Produce a faithful copy of the data, one that leaves out the pictures.

-------- Records for the task --------

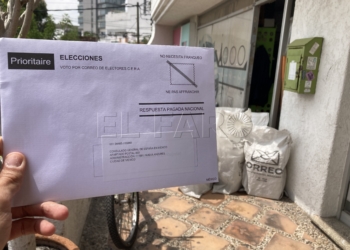 Melillenses votando desde el extranjero: cuando el correo es el único medio para participar en las elecciones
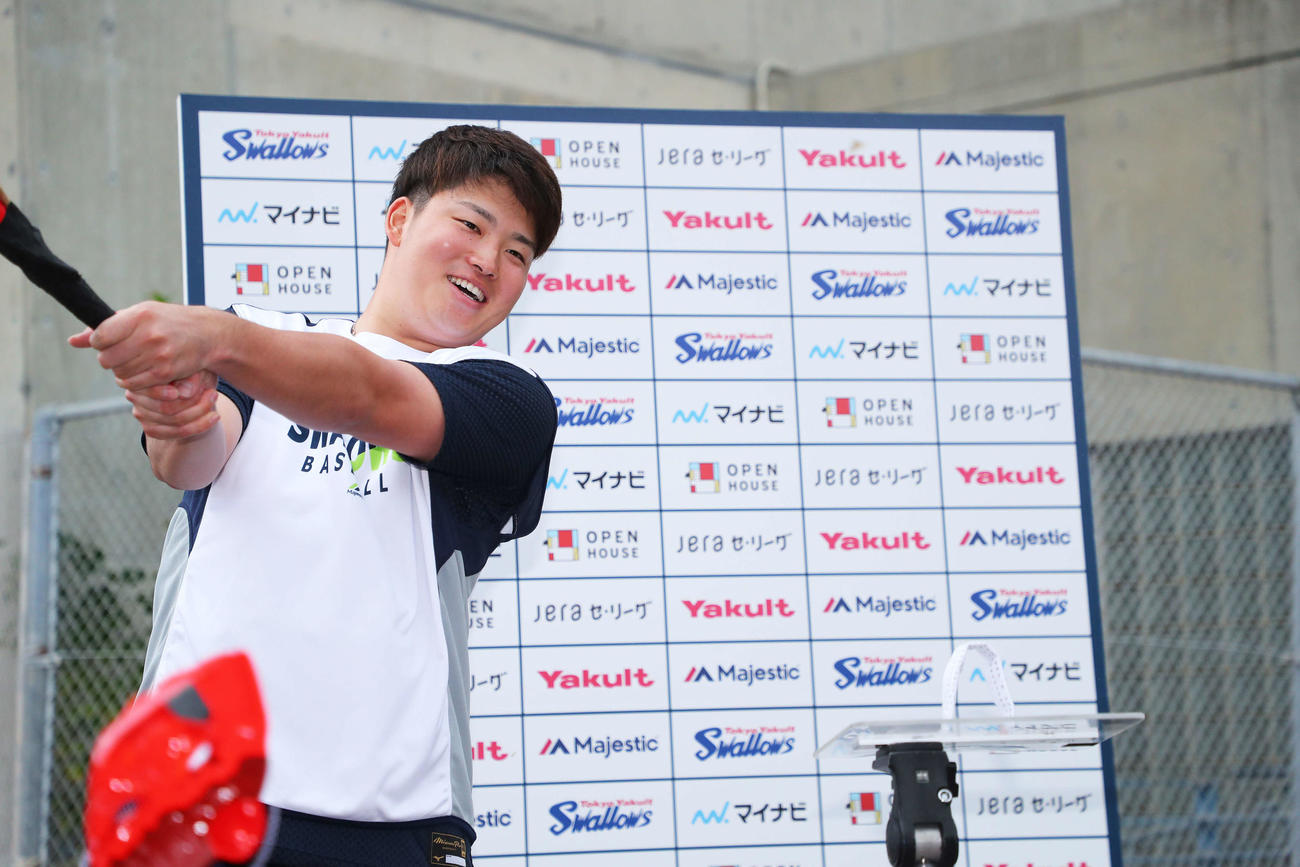 21歳の誕生日を迎えたヤクルト村上は、柊の付いたバットで鬼の面にスイングし厄払いする（撮影・河田真司）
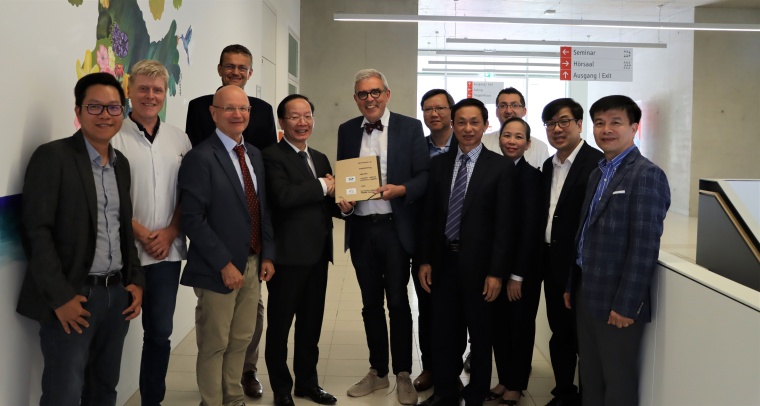 Vertreter der Klinik in Hanoi, des Gesundheitsministeriums in Vietnam, der...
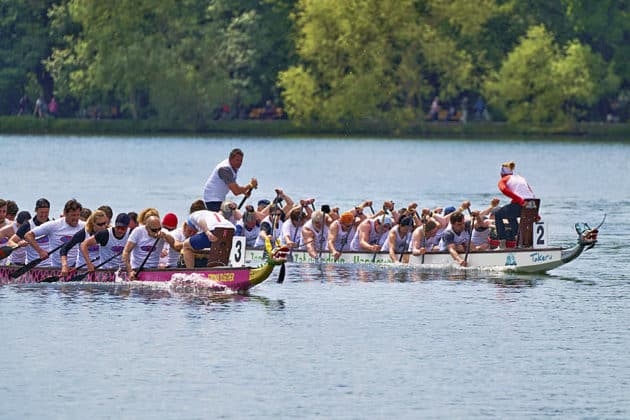 Drachenbootrennen auf dem Maschsee in Hannover beim Drachenbootfestival 2023 © Ulrich Stamm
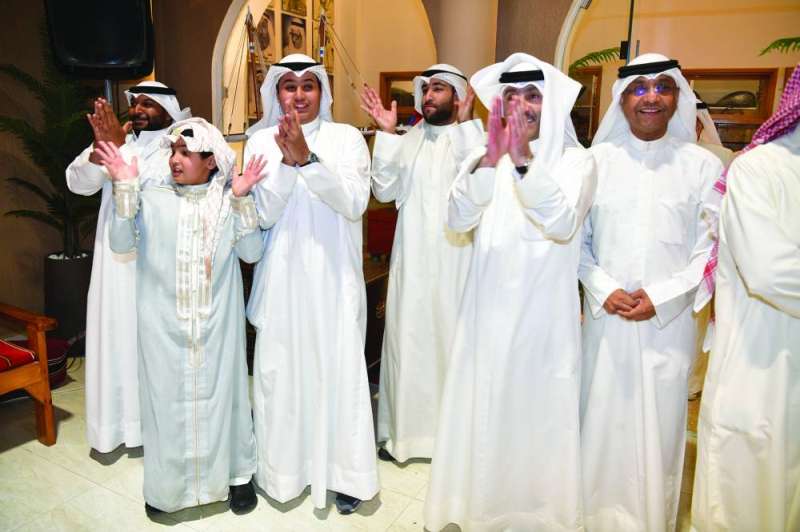 


تفاعل الحضور مع أغاني «القرقيعان» 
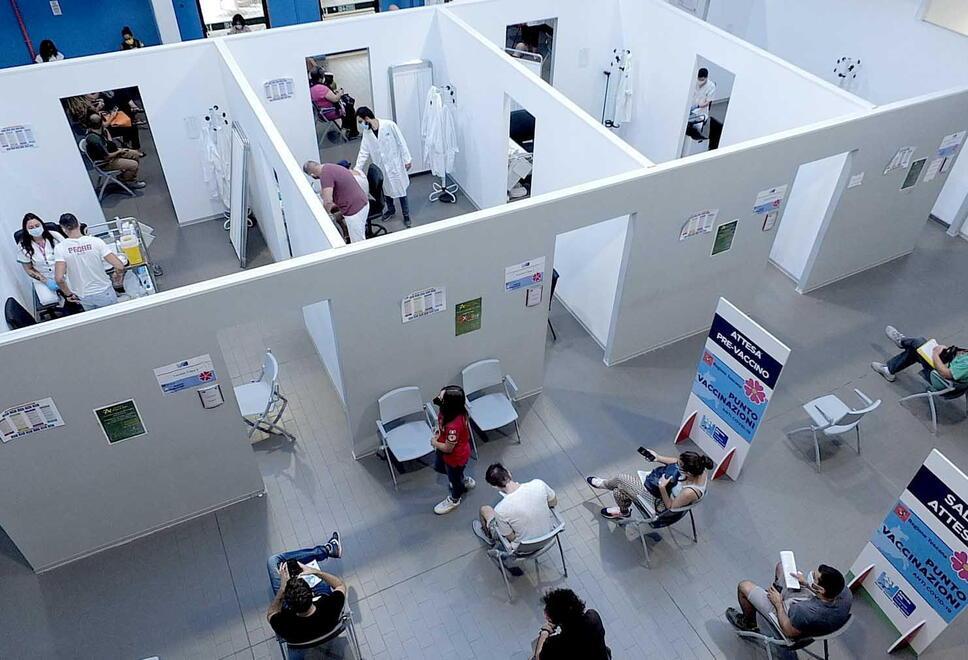 Vaccini sei giorni su sette al centro di Ospedaletto
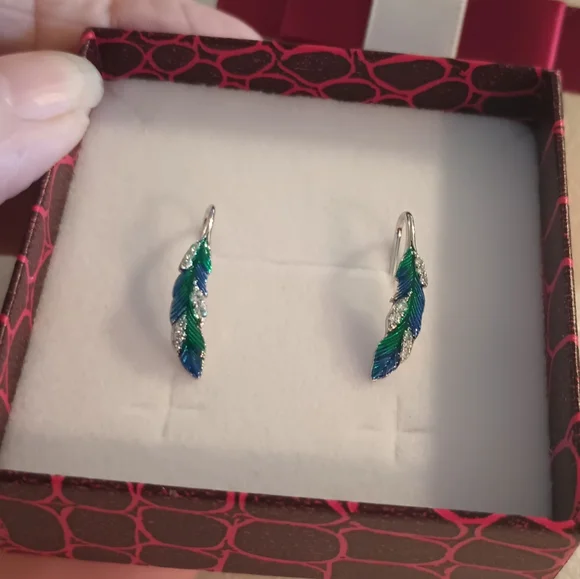 Elegant Sterling Silver Feather Earrings - Picture 9 of 16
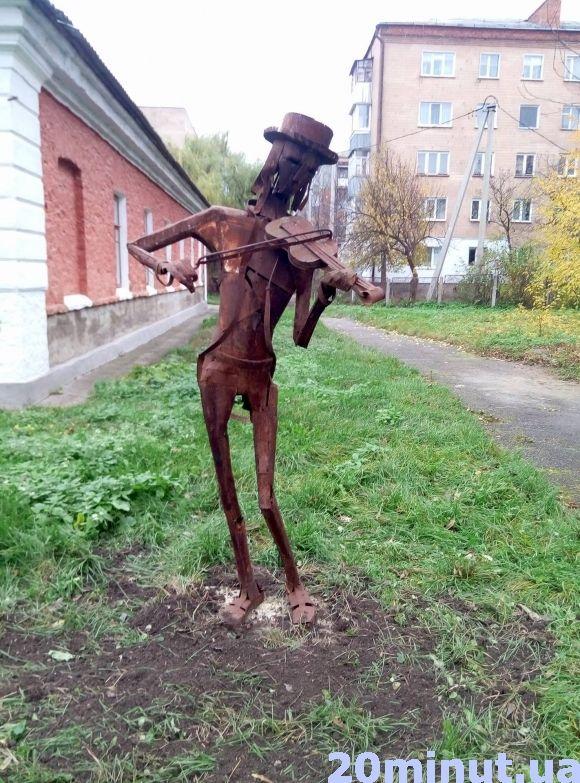 Незвичайні скульптури Кам’янця-Подільського, фото №2 на сайті 20minut.ua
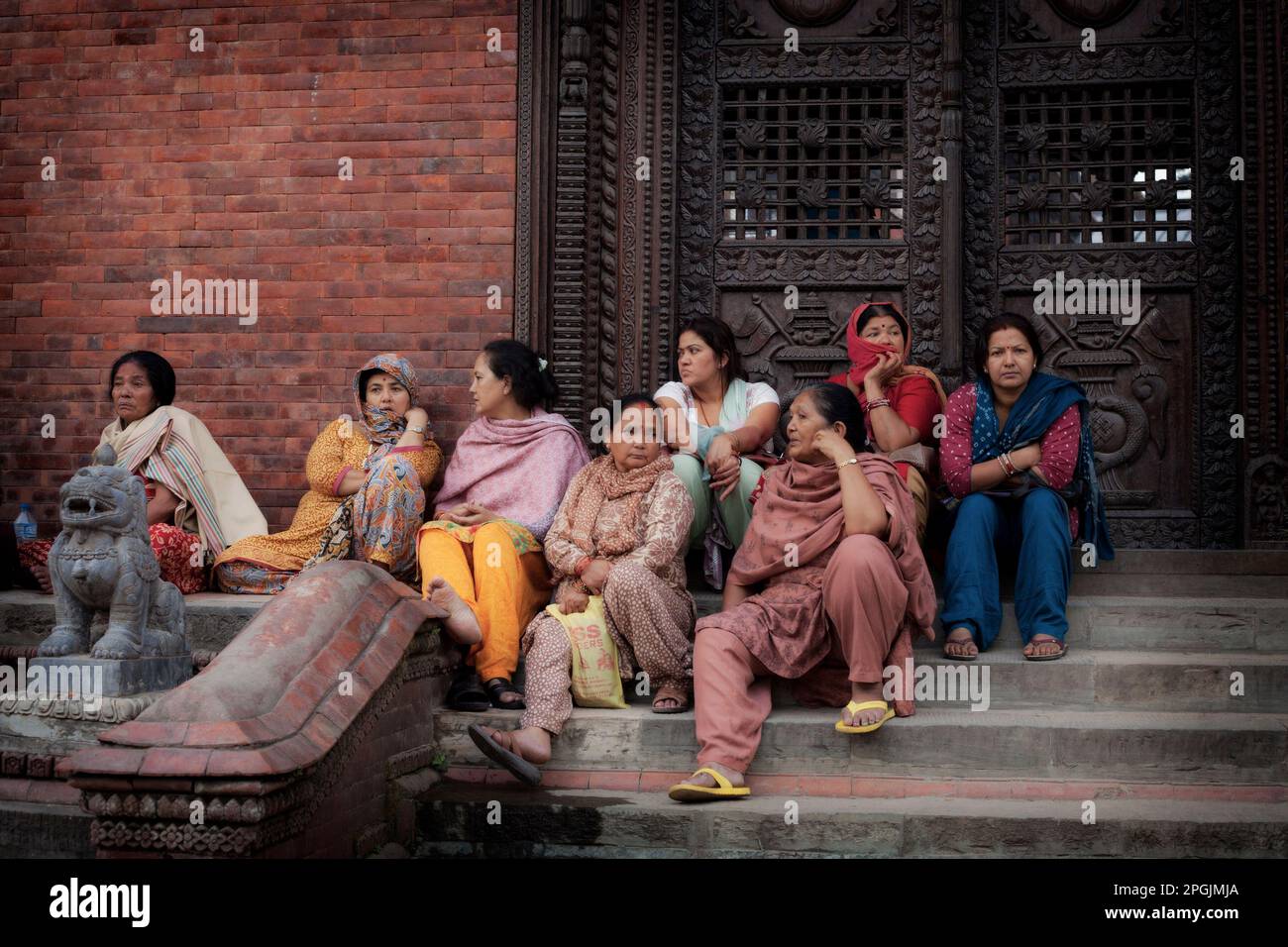 PASHUPATINATH, NEPAL - OKTOBER 2: Unbekannte Menschen bereiten sich auf eine traditionelle Hindu-Einäscherungszeremonie am 2. Oktober 2013 in Pashupatinath, Nepal, vor. Stockfoto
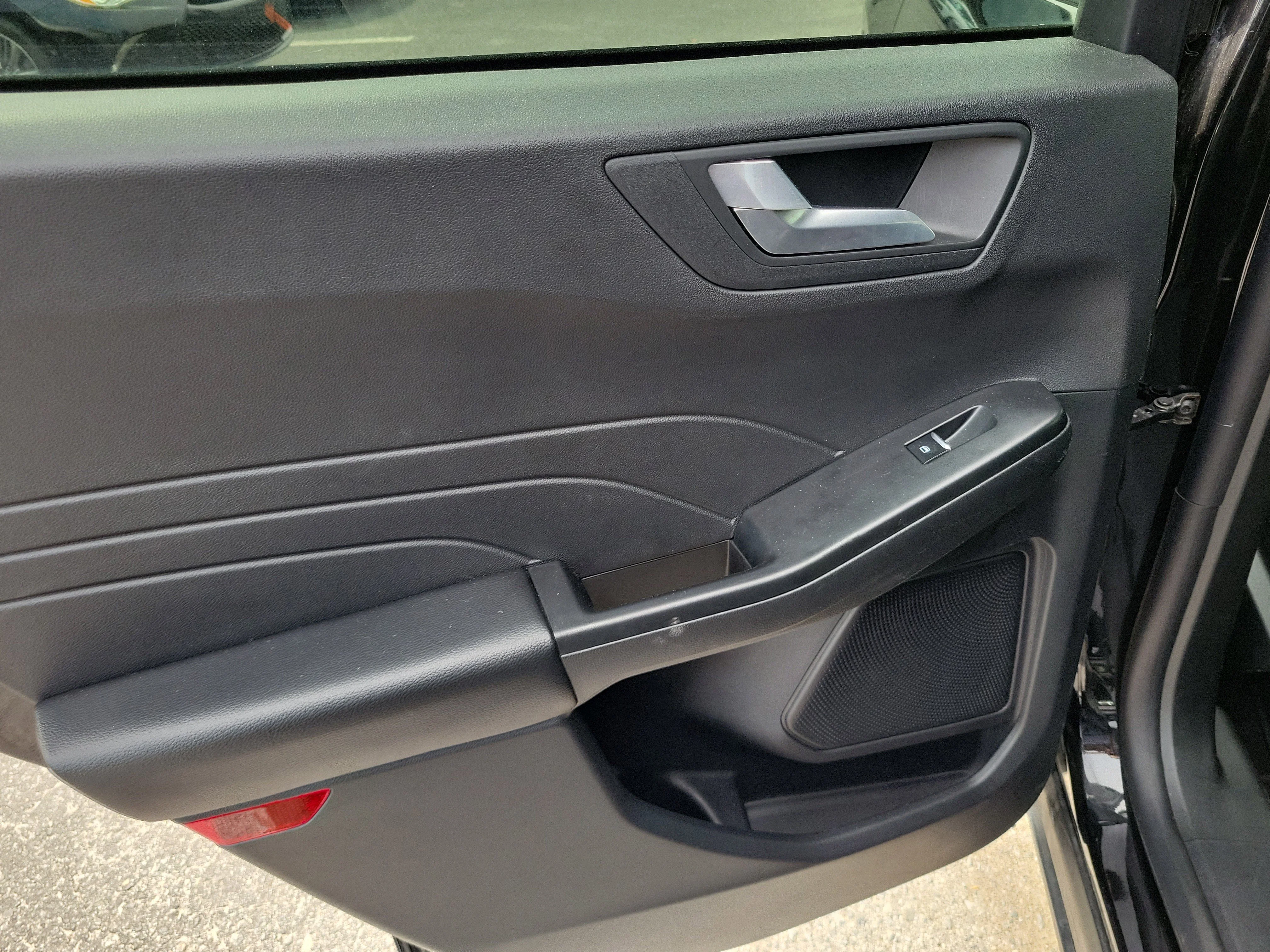 Used 2025 Black Metallic Ford ST-Line image 11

--------

Task response »
 Melillenses votando desde el extranjero: cuando el correo es el único medio para participar en las elecciones
 21歳の誕生日を迎えたヤクルト村上は、柊の付いたバットで鬼の面にスイングし厄払いする（撮影・河田真司）
 Vertreter der Klinik in Hanoi, des Gesundheitsministeriums in Vietnam, der...
 Drachenbootrennen auf dem Maschsee in Hannover beim Drachenbootfestival 2023 © Ulrich Stamm


تفاعل الحضور مع أغاني «القرقيعان» 
 Vaccini sei giorni su sette al centro di Ospedaletto
 Elegant Sterling Silver Feather Earrings - Picture 9 of 16
 Незвичайні скульптури Кам’янця-Подільського, фото №2 на сайті 20minut.ua
 PASHUPATINATH, NEPAL - OKTOBER 2: Unbekannte Menschen bereiten sich auf eine traditionelle Hindu-Einäscherungszeremonie am 2. Oktober 2013 in Pashupatinath, Nepal, vor. Stockfoto
 Used 2025 Black Metallic Ford ST-Line image 11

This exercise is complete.